Given information:

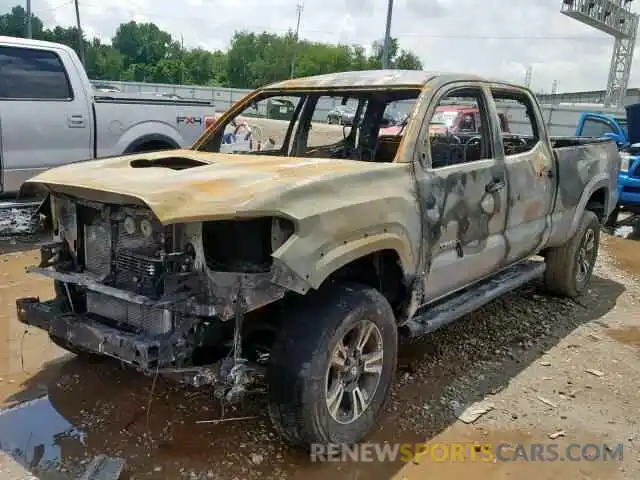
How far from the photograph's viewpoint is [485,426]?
...
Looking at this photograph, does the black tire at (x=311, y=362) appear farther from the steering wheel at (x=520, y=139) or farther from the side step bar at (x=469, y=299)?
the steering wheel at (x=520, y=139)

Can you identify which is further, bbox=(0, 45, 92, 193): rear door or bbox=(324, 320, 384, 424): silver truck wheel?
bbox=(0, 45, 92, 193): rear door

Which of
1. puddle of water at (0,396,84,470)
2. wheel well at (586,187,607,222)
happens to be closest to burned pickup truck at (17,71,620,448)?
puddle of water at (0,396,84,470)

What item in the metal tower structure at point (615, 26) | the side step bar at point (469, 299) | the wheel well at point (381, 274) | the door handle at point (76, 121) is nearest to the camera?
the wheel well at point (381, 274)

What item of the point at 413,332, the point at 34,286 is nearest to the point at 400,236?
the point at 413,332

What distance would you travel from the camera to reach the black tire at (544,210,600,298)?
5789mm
==
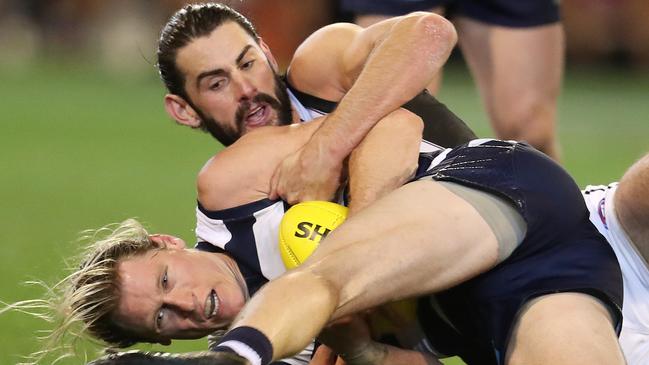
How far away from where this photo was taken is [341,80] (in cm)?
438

Stated problem: Copy out every line in the material above that contains the string "truck". Case counts.

Problem solution:
Can you identify which is further, bbox=(0, 45, 92, 193): rear door or bbox=(324, 320, 384, 424): silver truck wheel?
happens to be closest to burned pickup truck at (17,71,620,448)?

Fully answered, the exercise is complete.